Quote from: marquis_de_sad on April 27, 2018, 02:34:43 PM
I assumed it was an Argos.

That would make sense because I once bought a desk from Argos and when we opened the box all ghosts came out and our faces melted off. Luckily I had the receipt.

Dr Rock

"RAIDERS OF THE LOST ARK" Story Conference Transcript January 23, 1978 thru January 27, 1978 George Lucas, Steven Spielberg, Larry Kasdan

QuoteCut to Washington. Our guy is getting congratulated. The end, sort of, is that he takes the Ark... It's crated up, no one even looks at it. They crate it up put it in an Army warehouse somewhere. That's how it ends, very bureaucratic.

It's sitting down in the government warehouse. The bureaucracy is the big winner in the film.

When people leave the movie they should think that the Army has this thing in one of their thousand giant warehouses, and that's where the lost Ark is.

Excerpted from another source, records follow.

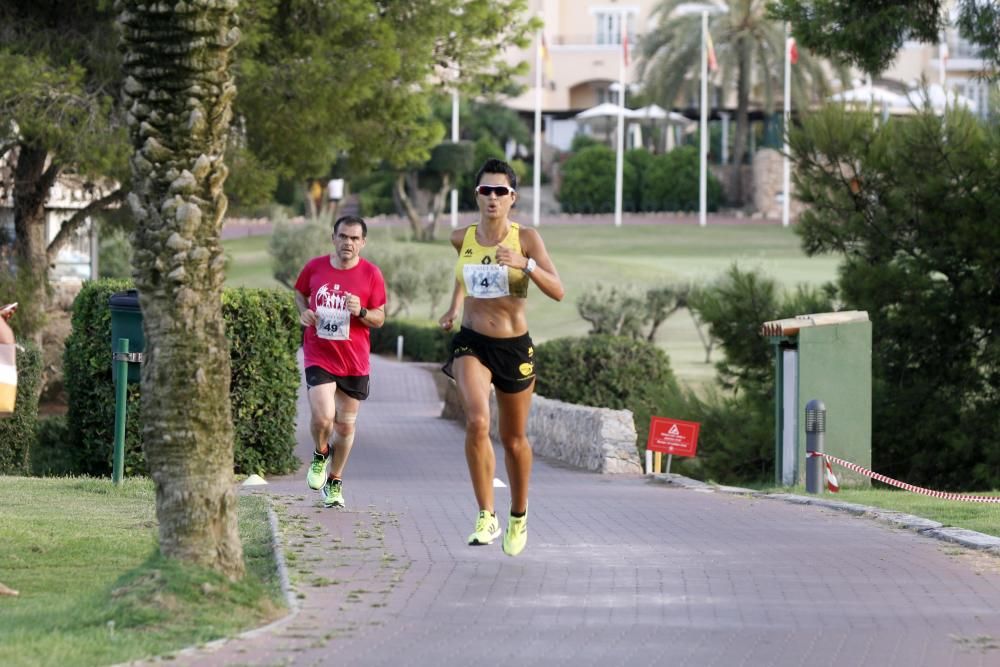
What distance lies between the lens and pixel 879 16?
2052 cm

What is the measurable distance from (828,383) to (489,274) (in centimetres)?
773

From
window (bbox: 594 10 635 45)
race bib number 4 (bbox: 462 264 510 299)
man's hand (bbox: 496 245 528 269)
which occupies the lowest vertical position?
race bib number 4 (bbox: 462 264 510 299)

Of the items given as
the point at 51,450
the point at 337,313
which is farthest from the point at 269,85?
the point at 337,313

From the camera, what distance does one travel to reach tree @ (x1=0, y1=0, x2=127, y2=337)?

Wherever the Army keeps that top secret stuff. It could probably stay there for eternity, because it's lost in the bureaucratic shuffle.

AsparagusTrevor


phantom_power

Yeah my impression was that it was lost in this vast array of identical boxes and would probably never be found because of that, by good or evil...but maybe

Mister Six

I also took it to mean that the army has loads of mad, dangerous religious artefacts.

Ferris

Quote from: Mister Six on April 28, 2018, 02:01:21 PM
I also took it to mean that the army has loads of mad, dangerous religious artefacts.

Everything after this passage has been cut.